The notes were split into a training and testing set in a 3:1 ratio. The model was trained using the training set and learned from the manual labels. It was then blinded to the labels of the testing set, and created predictions of the labels. These predictions were compared to the labels to evaluate performance.
Model evaluation
In 365 patients (average age 51, 71% female), many patients required additional physical (54%) and psychosocial support (33%). See Figure 5. Common physical symptoms causing distress included pain, nausea and fatigue, and common social ailments pertained to inadequate family supports, physical isolation, diet, exercise, sleep and mental health concerns.

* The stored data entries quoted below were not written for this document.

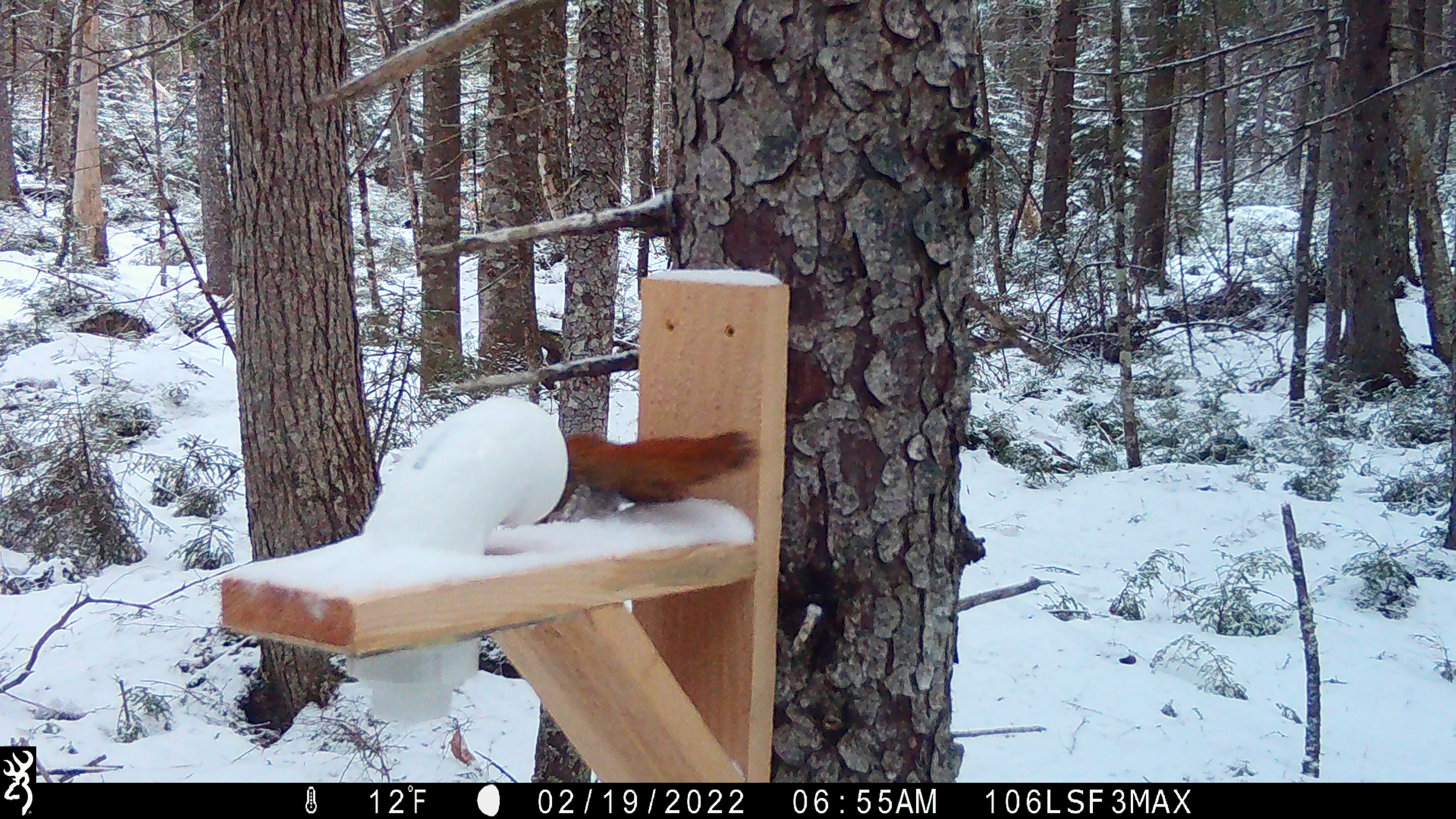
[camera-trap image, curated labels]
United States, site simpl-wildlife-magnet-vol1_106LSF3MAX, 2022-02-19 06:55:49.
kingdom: Animalia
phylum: Chordata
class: Mammalia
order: Rodentia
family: Sciuridae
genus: Tamiasciurus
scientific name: Tamiasciurus hudsonicus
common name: red squirrel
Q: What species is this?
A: Red squirrel (Tamiasciurus hudsonicus).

The NLP algorithm had a sensitivity of 90% and specificity of 50% across both categories for detecting more care (F-score 0.68) in the test set. This represents a low false negative rate, performing well as a screen for patients who require more care. However it is non-specific, so it cannot reliably be used to pinpoint increased patient needs. Nevertheless it represents a promising pilot of NLP applied to clinical text notes, using readily available digital tools that are freely available.
NLP in clinical medicine
NLP is still in its infancy in its application to clinical medicine, but the potential insights from mountains of underutilised clinical text data make the prospects enticing in the future. Many optimisations are possible - for example more nuanced AI models such as neural nets (e.g. GloVe, BERT or ELMo), or additional text-processing techniques such as boundary detection, segmentation, semantic analysis and medical specific lemmatising libraries (e.g. BioLemmatiser).[3]

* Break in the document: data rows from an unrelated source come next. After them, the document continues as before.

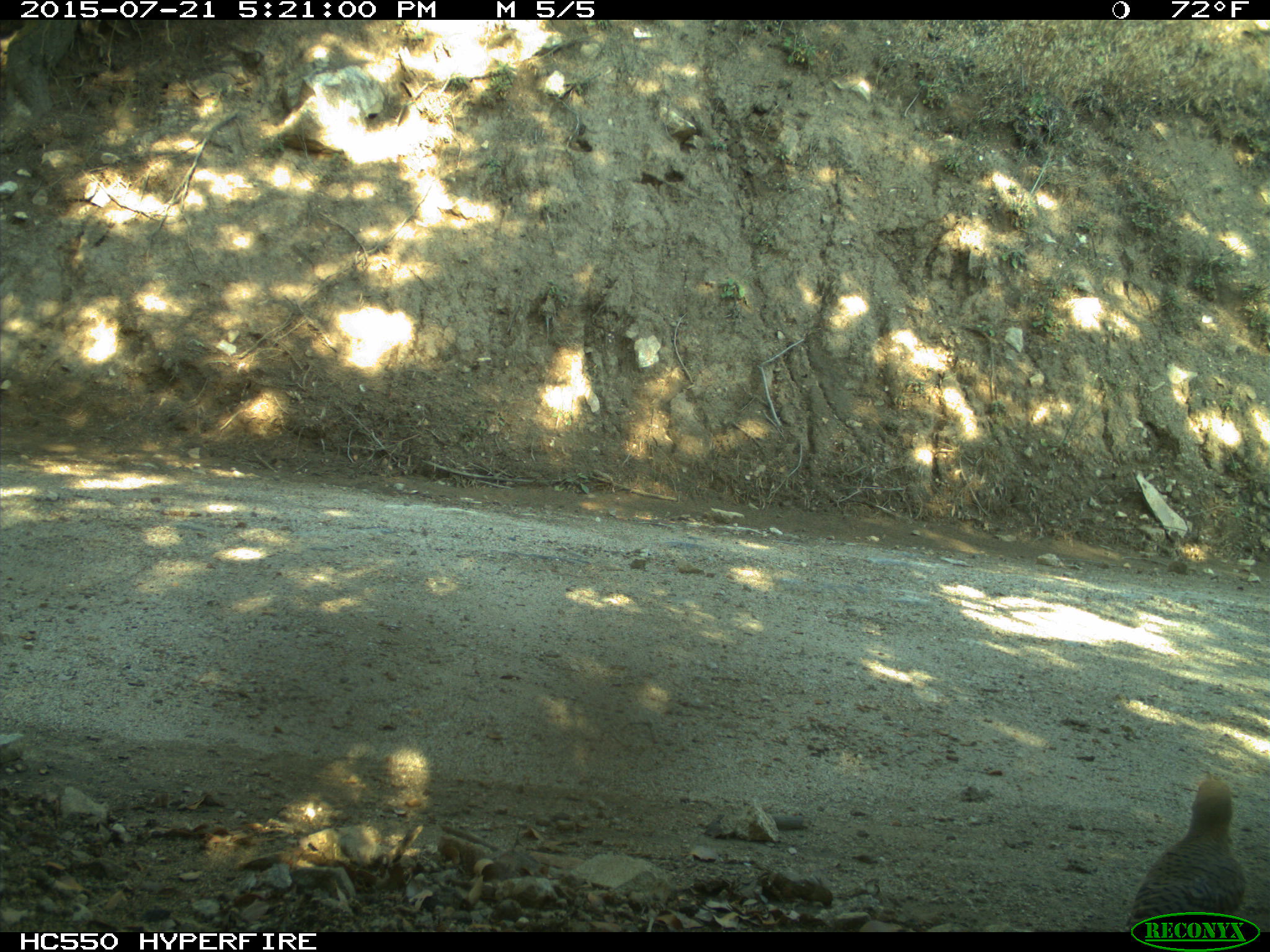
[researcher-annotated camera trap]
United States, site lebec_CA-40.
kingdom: Animalia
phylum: Chordata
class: Aves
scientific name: Aves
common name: birds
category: unidentified bird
Unidentified bird (birds) (Aves).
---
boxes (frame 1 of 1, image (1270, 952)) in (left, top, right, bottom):
animal: (1122, 777, 1248, 932)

There are limitations to NLP. Lemmatisation misunderstandings (e.g. breathlessness -> breath) can occur. Text errors, inconsistent abbreviations and differing author styles reduce accuracy. While our performance was sound, this was aided by homogeneity in our note structure. This may be less true with text from other clinical contexts. Maintaining patient privacy and confidentiality is always a crucial consideration. AI predictions are generally less accurate on new datasets compared to what they were trained on. Labelling data is also very laborious - however there are unsupervised AI techniques which do not require labelling of all clinical data that demonstrate good performance.[4]